Try it:
Please copy, word for word, the line that contains "phylum: Chordata" and every line after it through the end of the records, and nothing more.
"""
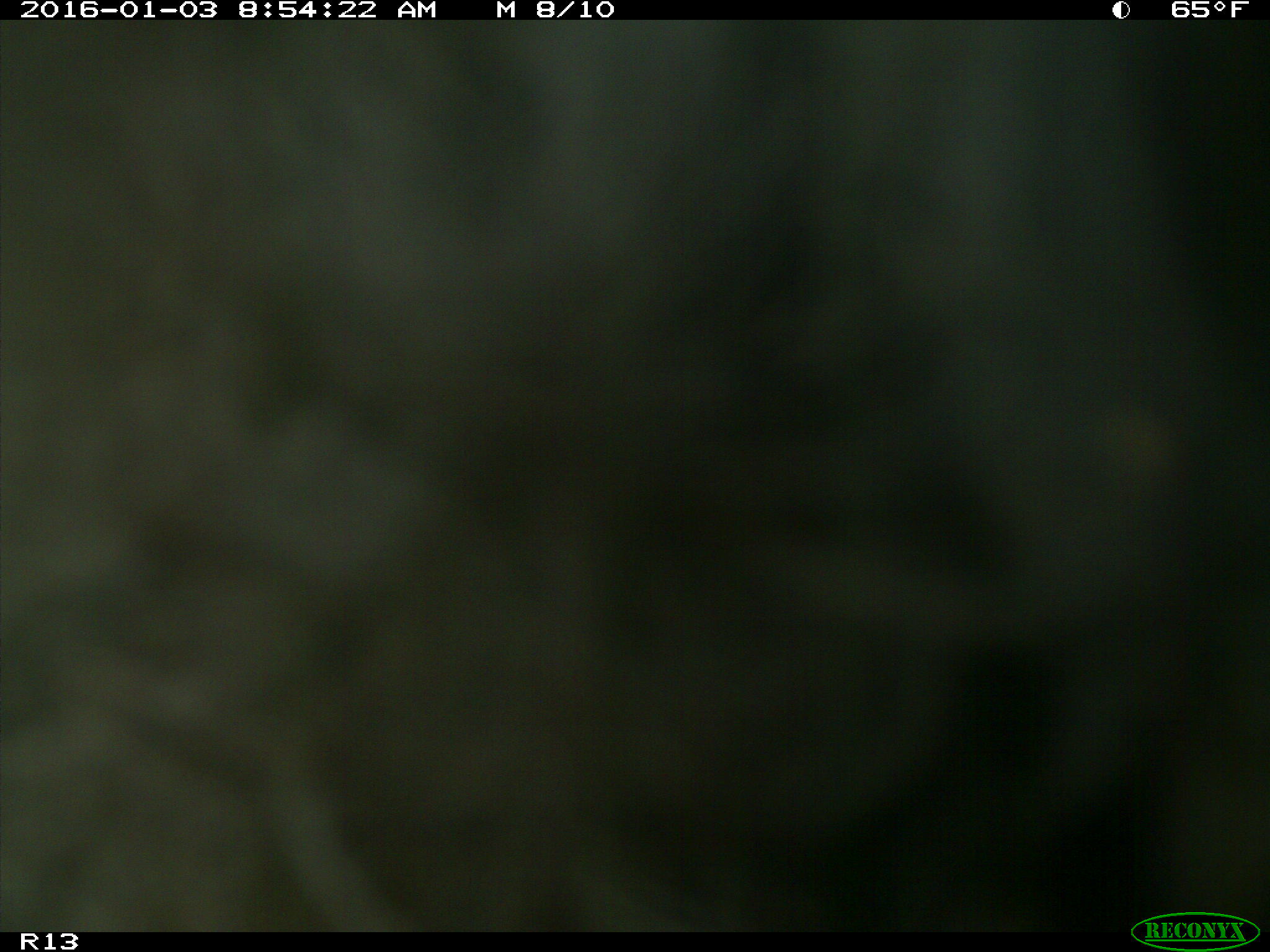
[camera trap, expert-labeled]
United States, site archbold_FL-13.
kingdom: Animalia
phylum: Chordata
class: Mammalia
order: Artiodactyla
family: Bovidae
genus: Bos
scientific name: Bos taurus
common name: domestic cow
Bos taurus (domestic cow).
"""
Answer space:
phylum: Chordata
class: Mammalia
order: Artiodactyla
family: Bovidae
genus: Bos
scientific name: Bos taurus
common name: domestic cow
Bos taurus (domestic cow).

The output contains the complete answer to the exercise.